Kritische Presse unerwünscht
Tissa behandelte häufig Menschenrechtsfragen in einer angesehenen englischsprachigen Zeitung. Im März 2008 wurde er festgenommen, als er beim Amt für Terrorbekämpfung Auskünfte verlangte zu einem Kollegen, der einen Tag zuvor verhaftet worden war. 150 Tage saß Tissa ohne Anklage im Gefängnis. Erst nach erheblichem internationalen und lokalen Druck klagte ihn der Staatsanwalt an – wegen Diskreditierung der Regierung. Der Prozess lässt bis heute auf sich warten. Tissa aber bleibt inhaftiert.
Im Vergleich zu vielen Kollegen, erklärt Menschenrechtler Gunawardana, hat der Journalist Tissainayagam noch Glück. Denn mehr als ein Dutzend kritische Journalisten sind in den letzten zwei Jahren verschwunden oder ermordet worden. Und die Anschläge werden häufiger: So wurde am 8. Januar 2009 der regierungskritische Journalist Lasantha Wickrematunge erschossen – von Attentätern auf einem Motorrad. Einer ähnlichen Todesschwadron fielen am 23. Januar Upali Tennakoon, Chefredakteur der Zeitung „Divira Weekly“, und seine Frau zum Opfer. Sie wurden von vier Männern niedergestochen, die auf Motorrädern flüchteten. Polizeiliche Ermittlungen in solchen Fällen verlaufen regelmäßig im Sande.
Kampf gegen den Terror - und gegen die Medien
Bei der Terrorbekämpfung setzt Sri Lankas Regierung offenbar andere Schwerpunkte: So schließt sie immer wieder Zeitungen und erlässt Knebelgesetze – zur Kontrolle des Fernsehens zum Beispiel, klagt der Journalist Sunanda Deshapriya. Nach einem vor wenigen Monaten erlassenen Gesetz könne der Minister mit sofortiger Wirkung die Ausstrahlung von Sendungen verbieten und Lizenzen widerrufen. Und er könne, wenn er einen Beitrag als, „unanständig“ empfindet, den betreffenden Sender für 60 oder 120 Tage aus dem Äther verbannen.
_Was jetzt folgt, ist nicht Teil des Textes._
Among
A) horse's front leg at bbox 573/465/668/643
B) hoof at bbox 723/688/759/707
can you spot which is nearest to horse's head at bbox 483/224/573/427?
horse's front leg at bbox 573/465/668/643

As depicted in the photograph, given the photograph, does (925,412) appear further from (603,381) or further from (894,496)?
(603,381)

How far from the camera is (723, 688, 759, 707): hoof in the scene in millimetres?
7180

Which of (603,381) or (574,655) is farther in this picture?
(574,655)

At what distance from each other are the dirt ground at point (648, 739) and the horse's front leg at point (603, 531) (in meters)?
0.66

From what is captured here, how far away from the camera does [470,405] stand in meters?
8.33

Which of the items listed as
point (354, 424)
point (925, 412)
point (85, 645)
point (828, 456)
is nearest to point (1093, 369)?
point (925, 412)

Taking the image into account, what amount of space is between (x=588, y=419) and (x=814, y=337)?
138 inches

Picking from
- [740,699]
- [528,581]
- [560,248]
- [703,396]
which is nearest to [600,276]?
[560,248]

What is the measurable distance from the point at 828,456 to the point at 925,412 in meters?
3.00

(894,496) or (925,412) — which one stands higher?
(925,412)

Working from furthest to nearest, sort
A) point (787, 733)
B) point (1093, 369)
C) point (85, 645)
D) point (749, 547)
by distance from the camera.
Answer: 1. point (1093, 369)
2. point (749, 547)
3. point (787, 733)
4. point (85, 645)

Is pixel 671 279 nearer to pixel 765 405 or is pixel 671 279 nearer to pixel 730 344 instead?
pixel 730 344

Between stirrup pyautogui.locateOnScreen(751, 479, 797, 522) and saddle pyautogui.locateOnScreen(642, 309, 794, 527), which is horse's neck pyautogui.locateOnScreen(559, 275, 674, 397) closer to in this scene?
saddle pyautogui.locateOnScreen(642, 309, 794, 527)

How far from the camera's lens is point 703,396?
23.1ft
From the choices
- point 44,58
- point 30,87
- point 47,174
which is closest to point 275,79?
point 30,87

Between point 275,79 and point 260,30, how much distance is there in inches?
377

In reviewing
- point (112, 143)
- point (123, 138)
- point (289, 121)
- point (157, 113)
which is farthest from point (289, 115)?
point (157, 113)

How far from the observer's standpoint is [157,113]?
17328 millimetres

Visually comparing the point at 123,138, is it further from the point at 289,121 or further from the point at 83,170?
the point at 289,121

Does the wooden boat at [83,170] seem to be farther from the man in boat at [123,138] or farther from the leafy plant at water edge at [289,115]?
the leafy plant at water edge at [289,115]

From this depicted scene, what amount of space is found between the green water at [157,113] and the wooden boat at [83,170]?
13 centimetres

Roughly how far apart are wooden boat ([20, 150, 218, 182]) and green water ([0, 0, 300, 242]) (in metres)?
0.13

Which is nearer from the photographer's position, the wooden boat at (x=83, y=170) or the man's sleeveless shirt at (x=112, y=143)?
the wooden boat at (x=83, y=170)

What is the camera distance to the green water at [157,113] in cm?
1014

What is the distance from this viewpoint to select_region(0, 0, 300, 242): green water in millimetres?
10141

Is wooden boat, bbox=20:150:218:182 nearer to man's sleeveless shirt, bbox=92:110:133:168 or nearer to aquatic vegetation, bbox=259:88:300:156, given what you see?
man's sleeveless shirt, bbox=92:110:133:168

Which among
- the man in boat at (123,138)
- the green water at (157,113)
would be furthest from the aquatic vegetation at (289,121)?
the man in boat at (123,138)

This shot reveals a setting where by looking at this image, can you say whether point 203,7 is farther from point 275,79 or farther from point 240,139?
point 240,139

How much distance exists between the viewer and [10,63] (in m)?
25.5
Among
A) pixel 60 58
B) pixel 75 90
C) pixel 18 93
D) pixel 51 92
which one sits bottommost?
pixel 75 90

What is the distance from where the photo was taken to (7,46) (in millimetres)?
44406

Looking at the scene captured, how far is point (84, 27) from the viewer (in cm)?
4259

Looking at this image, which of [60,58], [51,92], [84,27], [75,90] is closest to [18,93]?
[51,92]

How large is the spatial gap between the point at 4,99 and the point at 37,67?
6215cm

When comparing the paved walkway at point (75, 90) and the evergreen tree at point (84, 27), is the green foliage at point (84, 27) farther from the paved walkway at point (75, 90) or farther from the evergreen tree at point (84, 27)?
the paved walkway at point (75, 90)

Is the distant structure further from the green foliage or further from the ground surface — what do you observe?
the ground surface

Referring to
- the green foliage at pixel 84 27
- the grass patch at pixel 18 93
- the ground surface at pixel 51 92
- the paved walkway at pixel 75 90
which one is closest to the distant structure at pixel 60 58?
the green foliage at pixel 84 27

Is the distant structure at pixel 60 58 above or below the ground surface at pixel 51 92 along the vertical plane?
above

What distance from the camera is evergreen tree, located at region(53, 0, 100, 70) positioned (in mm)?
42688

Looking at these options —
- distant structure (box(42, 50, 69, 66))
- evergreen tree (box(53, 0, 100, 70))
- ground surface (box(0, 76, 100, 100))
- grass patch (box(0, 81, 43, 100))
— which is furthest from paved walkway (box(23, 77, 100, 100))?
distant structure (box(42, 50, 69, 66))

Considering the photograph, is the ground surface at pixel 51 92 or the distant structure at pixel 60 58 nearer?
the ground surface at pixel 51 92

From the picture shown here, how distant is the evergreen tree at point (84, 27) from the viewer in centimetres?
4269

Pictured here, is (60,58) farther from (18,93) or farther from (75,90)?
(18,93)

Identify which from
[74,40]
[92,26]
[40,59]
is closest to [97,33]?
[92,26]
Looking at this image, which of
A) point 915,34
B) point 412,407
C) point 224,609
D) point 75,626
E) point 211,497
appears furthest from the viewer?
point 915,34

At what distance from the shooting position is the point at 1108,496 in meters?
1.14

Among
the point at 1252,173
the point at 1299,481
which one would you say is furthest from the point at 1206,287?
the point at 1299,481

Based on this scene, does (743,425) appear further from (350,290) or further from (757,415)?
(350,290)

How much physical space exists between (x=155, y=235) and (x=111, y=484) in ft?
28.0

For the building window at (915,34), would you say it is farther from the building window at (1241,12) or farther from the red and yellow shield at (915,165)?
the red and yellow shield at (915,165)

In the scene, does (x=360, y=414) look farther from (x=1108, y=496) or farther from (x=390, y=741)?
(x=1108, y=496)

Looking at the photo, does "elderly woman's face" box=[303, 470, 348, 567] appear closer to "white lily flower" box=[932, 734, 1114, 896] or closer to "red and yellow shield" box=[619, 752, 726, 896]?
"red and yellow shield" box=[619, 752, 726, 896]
„Kein Wunder, dass die meisten Fernseh- und Radiostationen nur noch Lifestyle-Programme ausstrahlen“, sagt Sunanda achselzuckend. „So vermeiden sie, dass ihre Investitionen in Flammen aufgehen.“ So wie die des Senders MTV, der am 6. Januar 2009 mit Granatwerfern beschossen wurde. Der hager und asketisch wirkende Sunanada war vor 30 Jahren marxistischer Rebell. Heute widmet er sein Leben der Pressefreiheit in Sri Lanka. Seine Kampagne „free media“, „Freie Medien“, organisiert Protestmärsche und Mahnwachen für vom Staat drangsalierte Journalisten.
Leben im Untergrund
Für dieses Engagement zahlt Sunanda einen hohen Preis: Nach zahllosen Drohungen leben der Journalist und seine Mitstreiter quasi im Untergrund. „Jeden Tag fahren wir auf einem anderen Weg zur Arbeit; nie schlafen wir zwei Tage hintereinander am selben Ort; viele von uns haben in letzten Jahr mehrfach die Wohnung gewechselt – und auch das Handy.“ Ab und zu, gibt Sunanda zu, bricht ihm der Angstschweiß aus – zum Beispiel, wenn wieder mal eine regierungsfreundliche Postille ihn beschuldigt, für die LTTE und ausländische Regierungen zu arbeiten.
Der Journalist deutet auf eine Liege neben seinem Schreibtisch – eine seiner Schlafstätten. Seine Frau und die Kinder hat er bei Verwandten auf dem Land versteckt.